“We’re in an age of innovation related to processes, technology, and people,” said Jim Kremidas, executive director of the Association of Clinical Research Professionals (ACRP).
Change is underway, not only in the private sector but in government-funded research as well, he said, addressing delegates at the Association’s Annual Meeting last month. In the keynote following, officials from the National Institutes of Health (NIH) addressed some of these changes that could affect clinical trial operations across all sectors.
Of these changes, Dr. Jodi Black, PhD, deputy director of the Office of Extramural Research, NIH, said that new trials are going to be withheld if not in compliance with reporting requirements. NIH will be consulting with the US Food and Drug Administration (FDA) as the agency is charged with leveraging the fine of up to $11,000 per day – though no fines have been issued to date.
As Outsourcing-Pharma.com previously reported, AllTrials penned an open letter to the Agency imploring them to fine clinical trial sponsors that don’t publish trial results. As part of this call to action, AllTrials launched a tracking tool publically flags sponsors and trials that break reporting requirements. As of today, fines of more than $117m could have been imposed.
While the FDA has yet to impose any fines, Black reiterated during her keynote that the NIH won’t award research grants if it is unable to validate that the applicant registers and publically reports trials.
The public benefits of access to clinical trial information:
- Meet ethical obligation to human subjects
- Inform future research and research funding decisions
- Mitigate information bias
- Evaluate research integrity
- Prevent duplication of trials of unsafe or ineffective medicine
- Enhance patient access to enrollment in clinical trials
“There’s going to be an awful lot of peer pressure to make sure this happens,” she explained. “The goal is to get everybody compliant, not to punish people … The goal is to get the information out there.”

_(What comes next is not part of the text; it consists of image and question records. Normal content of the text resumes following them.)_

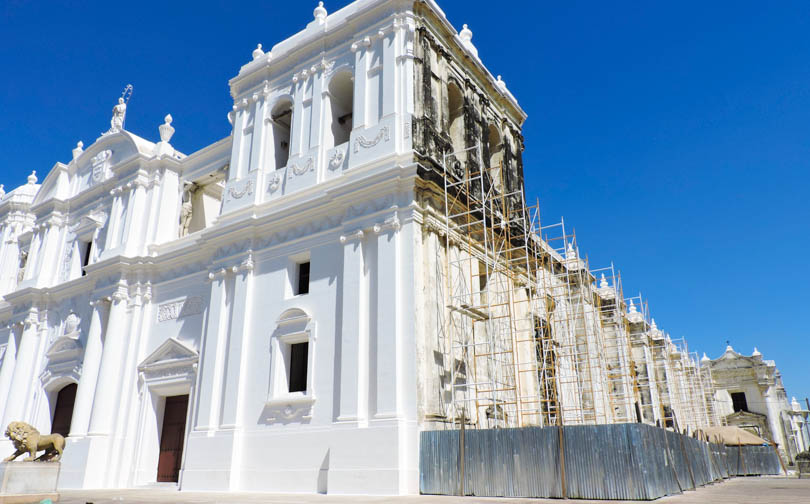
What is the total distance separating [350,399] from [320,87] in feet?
32.8

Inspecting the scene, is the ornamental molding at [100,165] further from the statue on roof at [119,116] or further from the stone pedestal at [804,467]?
the stone pedestal at [804,467]

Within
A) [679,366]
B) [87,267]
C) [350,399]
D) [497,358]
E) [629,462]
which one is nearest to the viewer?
[629,462]

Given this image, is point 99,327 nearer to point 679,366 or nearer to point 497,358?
point 497,358

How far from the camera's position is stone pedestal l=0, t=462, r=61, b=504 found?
12.3 m

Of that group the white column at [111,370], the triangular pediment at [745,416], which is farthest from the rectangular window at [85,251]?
the triangular pediment at [745,416]

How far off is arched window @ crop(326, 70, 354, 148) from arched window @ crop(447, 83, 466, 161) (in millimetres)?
3274

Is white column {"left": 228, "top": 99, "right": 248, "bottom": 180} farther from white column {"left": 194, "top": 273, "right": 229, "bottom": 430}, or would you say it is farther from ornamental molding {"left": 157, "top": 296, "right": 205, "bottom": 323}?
ornamental molding {"left": 157, "top": 296, "right": 205, "bottom": 323}

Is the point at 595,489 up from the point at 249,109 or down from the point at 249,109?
down

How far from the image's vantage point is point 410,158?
1571cm

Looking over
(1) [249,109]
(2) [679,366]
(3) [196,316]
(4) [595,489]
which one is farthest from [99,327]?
(2) [679,366]

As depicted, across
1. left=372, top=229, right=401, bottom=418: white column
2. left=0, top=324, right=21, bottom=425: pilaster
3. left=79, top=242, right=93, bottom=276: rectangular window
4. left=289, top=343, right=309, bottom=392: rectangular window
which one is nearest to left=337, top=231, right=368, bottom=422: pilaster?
left=372, top=229, right=401, bottom=418: white column

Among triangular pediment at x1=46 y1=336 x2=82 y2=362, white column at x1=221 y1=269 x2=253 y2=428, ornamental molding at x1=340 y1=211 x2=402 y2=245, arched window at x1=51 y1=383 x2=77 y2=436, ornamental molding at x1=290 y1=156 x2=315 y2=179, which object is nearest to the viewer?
ornamental molding at x1=340 y1=211 x2=402 y2=245

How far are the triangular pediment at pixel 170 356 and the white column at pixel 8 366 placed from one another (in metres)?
8.30

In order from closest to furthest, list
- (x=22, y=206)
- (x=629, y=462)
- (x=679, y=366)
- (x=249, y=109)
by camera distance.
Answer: (x=629, y=462)
(x=249, y=109)
(x=22, y=206)
(x=679, y=366)
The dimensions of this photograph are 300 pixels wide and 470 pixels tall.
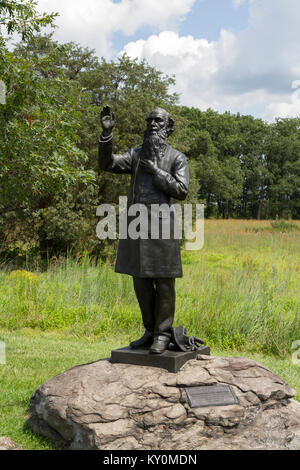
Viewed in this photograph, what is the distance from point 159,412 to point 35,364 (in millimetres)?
2890

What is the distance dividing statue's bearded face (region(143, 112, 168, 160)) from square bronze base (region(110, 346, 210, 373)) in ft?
5.66

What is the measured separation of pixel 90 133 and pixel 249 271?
7.36 metres

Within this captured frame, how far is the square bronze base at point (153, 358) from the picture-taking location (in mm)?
4023

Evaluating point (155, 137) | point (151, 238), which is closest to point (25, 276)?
point (151, 238)

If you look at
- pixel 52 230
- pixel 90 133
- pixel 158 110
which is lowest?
pixel 52 230

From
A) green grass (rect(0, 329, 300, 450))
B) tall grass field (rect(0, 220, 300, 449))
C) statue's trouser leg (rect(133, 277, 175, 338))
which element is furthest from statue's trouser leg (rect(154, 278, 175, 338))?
tall grass field (rect(0, 220, 300, 449))

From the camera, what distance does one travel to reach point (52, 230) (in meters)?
13.5

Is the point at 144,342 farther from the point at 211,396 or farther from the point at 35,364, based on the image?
the point at 35,364

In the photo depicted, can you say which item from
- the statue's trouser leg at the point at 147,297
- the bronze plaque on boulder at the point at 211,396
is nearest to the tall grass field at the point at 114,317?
the statue's trouser leg at the point at 147,297

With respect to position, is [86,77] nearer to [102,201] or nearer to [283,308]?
[102,201]

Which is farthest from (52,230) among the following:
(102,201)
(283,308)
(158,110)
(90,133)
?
(158,110)

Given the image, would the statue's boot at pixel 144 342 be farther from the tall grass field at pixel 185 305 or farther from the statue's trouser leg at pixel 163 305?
the tall grass field at pixel 185 305

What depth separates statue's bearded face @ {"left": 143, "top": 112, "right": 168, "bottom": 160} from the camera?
4.25 metres

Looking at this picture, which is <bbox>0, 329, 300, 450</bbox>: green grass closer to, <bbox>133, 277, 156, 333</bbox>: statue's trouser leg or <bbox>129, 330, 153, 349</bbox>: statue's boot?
<bbox>129, 330, 153, 349</bbox>: statue's boot
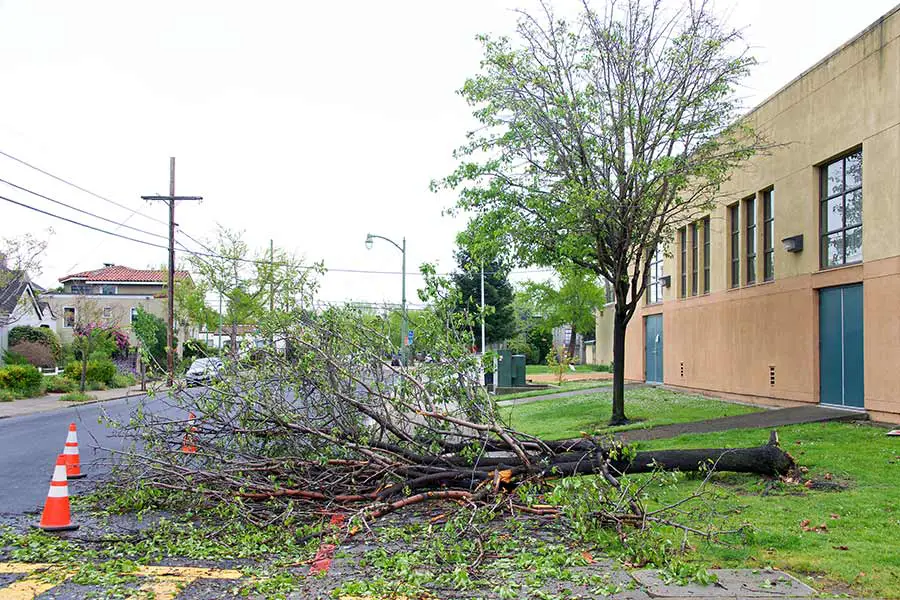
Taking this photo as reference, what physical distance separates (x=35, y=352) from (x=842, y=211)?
36.5m

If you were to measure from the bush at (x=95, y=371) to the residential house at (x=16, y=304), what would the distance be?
9.55 ft

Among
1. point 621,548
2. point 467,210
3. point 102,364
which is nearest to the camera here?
point 621,548

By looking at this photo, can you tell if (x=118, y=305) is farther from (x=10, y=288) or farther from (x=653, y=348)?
(x=653, y=348)

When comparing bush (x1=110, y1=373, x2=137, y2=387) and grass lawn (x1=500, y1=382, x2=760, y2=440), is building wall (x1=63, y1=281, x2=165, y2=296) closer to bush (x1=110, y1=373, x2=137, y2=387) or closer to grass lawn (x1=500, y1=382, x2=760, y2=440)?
bush (x1=110, y1=373, x2=137, y2=387)

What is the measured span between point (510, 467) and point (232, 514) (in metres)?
2.74

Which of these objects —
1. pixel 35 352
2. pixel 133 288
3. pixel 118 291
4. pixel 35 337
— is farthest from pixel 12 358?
pixel 118 291

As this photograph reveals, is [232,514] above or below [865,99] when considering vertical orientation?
below

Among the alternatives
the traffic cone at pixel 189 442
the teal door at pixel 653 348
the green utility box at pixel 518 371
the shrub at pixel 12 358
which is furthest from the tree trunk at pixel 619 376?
the shrub at pixel 12 358

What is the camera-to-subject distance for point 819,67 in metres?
15.4

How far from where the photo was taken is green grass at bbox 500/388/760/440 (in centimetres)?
1570

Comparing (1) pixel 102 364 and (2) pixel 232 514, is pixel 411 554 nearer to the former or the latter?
(2) pixel 232 514

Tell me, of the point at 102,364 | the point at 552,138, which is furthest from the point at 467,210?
the point at 102,364

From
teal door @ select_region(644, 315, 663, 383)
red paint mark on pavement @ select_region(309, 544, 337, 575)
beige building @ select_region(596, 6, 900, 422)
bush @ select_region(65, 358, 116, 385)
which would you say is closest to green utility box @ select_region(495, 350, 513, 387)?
teal door @ select_region(644, 315, 663, 383)

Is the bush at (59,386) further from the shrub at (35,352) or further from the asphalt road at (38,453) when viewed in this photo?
the shrub at (35,352)
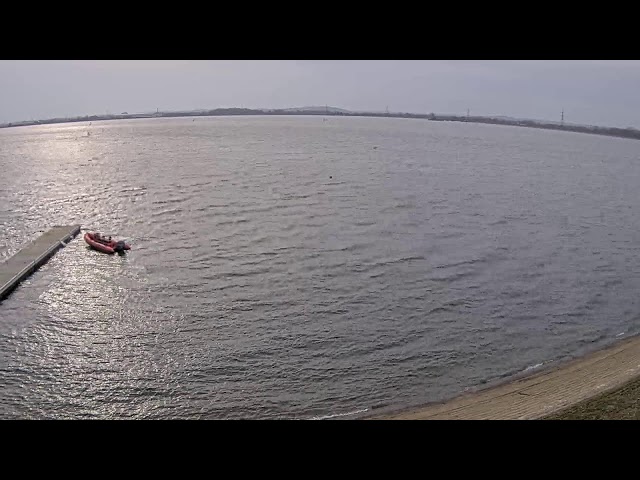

Without a complete picture, it’s difficult for funders to make good decisions, explained Dr. Rebecca J. Williams, PharmD, MPH, assistant director, ClinicalTrials.gov, National Library of Medicine, NIH.
“You’re not making the best informed decision if all the evidence isn’t in the literature,” she said.
Williams echoed the requirements are meant to increase trust in clinical research enterprise and were not invented to interfere with scientific integrity.
“We are in a new era of public accountability and transparency,” she added, “by making information available it’s also a lot easier for people to see whether or not you have fulfilled your obligations.”
Avoiding past mistakes
More than a quarter of a century ago Ian Chalmers published a report in JAMA titled, “Under reporting research is scientific misconduct.” Since then, the FDA has made several regulatory changes, including those outlined in Section 801 of the FDA Amendments Act of 2007 (FDAAA 801).
But there are still problems – despite the law, Black said, noting that insufficient policies to ensure public access to clinical trial data impedes scientific progress and dishonors research participants.
“If we don’t report our results we will repeat mistakes,” she said.
In an effort to avoid past mistakes, the NIH is now requiring good clinical practice training for those involved in the clinical trial process. The agency is also requiring multi-site trials to use a single institutional review board (IRB), which it says will reduce the time it takes to initiate trials, and together with the FDA has developed an FDA protocol template and has worked to enhance ClinicalTrials.gov.
As the regulatory landscape continues to evolve, Black reiterated that “sharing results should not be optional.”
“This is a problem with the entire system,” she added. “There is a huge cultural problem here … This is a problem we all have to work together to solve.”